Venerdì 19 Aprile 2024

La rotta del destino

di Roberto Pazzi

L’EUROPA ritrova la sua unità davanti alla maestà della morte. Arresa ad ascoltare le storie di quei 150 caduti, quei fratelli tanto a noi simili, come noi in corsa, ignari, proiettati sempre verso il nuovo giorno. Quanto può nelle cose umane la fatalità, quel fattore imponderabile che sfugge alla volontà eppure determina ogni esistenza? Davanti a quei caduti ci si squaderna il volume sibillino scritto dalla sua penna. La natura misteriosa delle cose affiora in questa nostra dipendenza oscura, che se dovesse convincerci davvero della sua potenza finirebbe per chiuderci in casa, nel timore di offrire la gola alla sua lama. Solo cinque minuti prima, solo cinque minuti dopo... Il gioco è tutto qui, nel ritardo o nell’ansia di perdere il turno, il posto, il biglietto. L’errore può allora elevarsi a salvezza, la puntualità precipitare in abisso. Il sindacalista spagnolo che, a 62 anni, dopo il viaggio andava in pensione. La squadra di calcio svedese, che decide di prendere un altro volo senza fare la troppo lunga sosta a Dusseldorf. I sedici ragazzi del liceo tedesco estratto a sorte per lo scambio culturale. Il padre che correva dalla moglie per assistere al parto imminente del quarto figlio. La nonna che viaggiava con figlia e nipotina. La giovane coppia in viaggio di nozze. Il contralto e il baritono tedeschi che avevano appena recitato nel Sigfrido, ignorando che quella degli eroi wagneriani era già la loro maschera. Come sarà stato l’ultimo acuto del baritono nel morente Sigfrido?
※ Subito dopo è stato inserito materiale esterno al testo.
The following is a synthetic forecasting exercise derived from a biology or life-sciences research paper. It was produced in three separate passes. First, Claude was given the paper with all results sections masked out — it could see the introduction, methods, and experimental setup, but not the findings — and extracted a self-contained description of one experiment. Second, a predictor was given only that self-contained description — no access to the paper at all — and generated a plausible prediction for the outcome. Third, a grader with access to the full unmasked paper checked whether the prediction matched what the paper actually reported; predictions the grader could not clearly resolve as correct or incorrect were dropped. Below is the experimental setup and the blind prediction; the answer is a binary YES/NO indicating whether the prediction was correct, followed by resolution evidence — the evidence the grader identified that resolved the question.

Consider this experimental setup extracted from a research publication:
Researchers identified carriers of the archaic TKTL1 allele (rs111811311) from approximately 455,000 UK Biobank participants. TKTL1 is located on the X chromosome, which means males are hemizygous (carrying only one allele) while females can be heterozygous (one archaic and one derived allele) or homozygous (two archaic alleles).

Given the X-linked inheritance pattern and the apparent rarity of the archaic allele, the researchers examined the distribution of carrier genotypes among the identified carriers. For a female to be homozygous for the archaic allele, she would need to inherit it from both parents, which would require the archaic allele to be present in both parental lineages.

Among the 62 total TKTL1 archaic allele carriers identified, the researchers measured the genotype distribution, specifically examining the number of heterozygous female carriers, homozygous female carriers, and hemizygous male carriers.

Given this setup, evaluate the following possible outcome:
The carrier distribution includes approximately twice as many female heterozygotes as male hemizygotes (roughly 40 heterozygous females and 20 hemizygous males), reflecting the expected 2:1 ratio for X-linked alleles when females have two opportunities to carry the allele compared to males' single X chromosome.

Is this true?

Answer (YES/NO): NO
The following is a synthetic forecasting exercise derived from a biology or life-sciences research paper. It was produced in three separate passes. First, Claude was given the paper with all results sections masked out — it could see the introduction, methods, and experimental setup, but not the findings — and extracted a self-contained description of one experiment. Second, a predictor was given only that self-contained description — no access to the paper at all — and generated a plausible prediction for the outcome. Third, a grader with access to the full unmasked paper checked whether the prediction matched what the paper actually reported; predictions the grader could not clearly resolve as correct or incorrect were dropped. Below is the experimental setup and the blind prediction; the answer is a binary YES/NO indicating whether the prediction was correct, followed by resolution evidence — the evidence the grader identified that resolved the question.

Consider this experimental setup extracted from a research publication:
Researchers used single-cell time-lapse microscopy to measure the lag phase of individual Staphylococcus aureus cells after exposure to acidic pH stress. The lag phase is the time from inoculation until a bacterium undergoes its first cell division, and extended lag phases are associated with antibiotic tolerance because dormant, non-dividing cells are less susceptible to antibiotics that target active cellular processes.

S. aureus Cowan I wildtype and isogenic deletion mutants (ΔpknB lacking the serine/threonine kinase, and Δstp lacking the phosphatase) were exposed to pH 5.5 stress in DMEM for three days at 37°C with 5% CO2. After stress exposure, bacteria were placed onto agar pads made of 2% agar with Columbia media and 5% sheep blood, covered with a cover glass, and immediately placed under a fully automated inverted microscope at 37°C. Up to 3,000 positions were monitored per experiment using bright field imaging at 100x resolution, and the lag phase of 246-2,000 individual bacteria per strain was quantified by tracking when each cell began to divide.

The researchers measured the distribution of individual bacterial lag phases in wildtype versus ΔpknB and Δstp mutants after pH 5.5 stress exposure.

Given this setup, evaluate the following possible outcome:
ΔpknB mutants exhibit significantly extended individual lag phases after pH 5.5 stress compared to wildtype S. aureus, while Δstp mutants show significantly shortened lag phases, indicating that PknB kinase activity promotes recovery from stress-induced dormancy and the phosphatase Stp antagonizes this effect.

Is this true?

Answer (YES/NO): NO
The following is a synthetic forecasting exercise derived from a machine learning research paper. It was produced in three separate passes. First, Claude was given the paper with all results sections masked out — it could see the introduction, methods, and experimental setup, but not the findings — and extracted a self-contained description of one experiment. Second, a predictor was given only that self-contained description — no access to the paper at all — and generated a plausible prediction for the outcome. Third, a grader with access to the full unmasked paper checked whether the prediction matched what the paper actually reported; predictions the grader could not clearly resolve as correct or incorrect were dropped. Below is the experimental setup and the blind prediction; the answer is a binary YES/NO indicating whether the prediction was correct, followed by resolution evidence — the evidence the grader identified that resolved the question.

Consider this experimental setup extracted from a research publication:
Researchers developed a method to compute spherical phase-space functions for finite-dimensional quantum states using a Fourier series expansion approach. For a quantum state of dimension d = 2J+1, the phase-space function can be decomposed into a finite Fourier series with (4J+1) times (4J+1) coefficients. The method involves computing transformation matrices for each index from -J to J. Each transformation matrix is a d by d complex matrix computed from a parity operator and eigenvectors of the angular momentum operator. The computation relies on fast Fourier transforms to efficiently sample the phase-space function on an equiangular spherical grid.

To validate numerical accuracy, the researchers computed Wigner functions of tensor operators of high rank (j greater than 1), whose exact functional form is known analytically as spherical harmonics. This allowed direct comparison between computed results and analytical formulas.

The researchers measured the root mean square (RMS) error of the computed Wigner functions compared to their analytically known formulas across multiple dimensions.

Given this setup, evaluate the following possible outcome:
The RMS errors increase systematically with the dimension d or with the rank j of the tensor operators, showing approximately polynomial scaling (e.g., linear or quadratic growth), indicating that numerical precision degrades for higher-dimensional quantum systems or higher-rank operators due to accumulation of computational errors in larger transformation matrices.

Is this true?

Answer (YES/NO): NO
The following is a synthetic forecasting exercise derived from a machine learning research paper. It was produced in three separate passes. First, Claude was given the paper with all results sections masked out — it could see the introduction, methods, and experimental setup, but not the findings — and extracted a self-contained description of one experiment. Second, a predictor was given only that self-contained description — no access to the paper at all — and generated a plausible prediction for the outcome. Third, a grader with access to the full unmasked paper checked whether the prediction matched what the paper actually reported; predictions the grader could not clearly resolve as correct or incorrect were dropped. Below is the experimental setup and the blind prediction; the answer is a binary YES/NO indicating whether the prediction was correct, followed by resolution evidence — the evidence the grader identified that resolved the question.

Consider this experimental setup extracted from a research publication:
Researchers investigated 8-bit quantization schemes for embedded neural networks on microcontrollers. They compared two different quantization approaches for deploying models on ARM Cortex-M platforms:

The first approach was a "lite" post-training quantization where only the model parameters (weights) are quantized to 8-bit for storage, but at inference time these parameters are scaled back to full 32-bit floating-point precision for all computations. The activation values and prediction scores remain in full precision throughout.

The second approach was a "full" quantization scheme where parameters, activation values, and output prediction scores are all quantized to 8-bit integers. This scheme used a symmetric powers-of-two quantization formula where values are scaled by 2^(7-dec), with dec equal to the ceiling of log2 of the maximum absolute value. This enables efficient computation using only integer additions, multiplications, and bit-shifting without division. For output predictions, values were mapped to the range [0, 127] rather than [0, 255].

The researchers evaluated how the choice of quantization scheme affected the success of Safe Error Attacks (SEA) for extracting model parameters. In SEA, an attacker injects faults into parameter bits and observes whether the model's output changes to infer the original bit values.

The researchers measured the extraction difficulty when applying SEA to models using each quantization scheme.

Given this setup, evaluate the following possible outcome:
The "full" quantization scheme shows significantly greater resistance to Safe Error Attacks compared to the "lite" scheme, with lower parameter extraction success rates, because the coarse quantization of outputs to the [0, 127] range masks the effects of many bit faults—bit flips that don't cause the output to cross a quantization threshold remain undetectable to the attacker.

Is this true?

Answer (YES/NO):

CERTO non avrà avuto presentimento di cantare la sera della sua vita. «Per sempre richiudesti qualche porta/ e v’è uno specchio che ti attende invano», dice Borges del nostro cieco vagare sul ciglio dell’estremo giorno, senza saperlo. Sono tutte storie intrecciate sul ritmo dell’ultimo giorno, delle ultime ore, degli ultimi otto minuti – tanti ne ha impiegato l’aereo della Germanwings per precipitare sulla montagna –. La mente si smarrisce a pensare che cosa abbiano vissuto in quegli infiniti otto minuti. Come si smarriva la Szymborska, premio Nobel della poesia, davanti alle foto di coloro che, per non bruciare vivi, si gettarono dalle Torri gemelle,ripresi mentre stavano precipitando: «Solo due cose posso fare per loro / descrivere quel volo/ e non aggiungere l’ultima frase».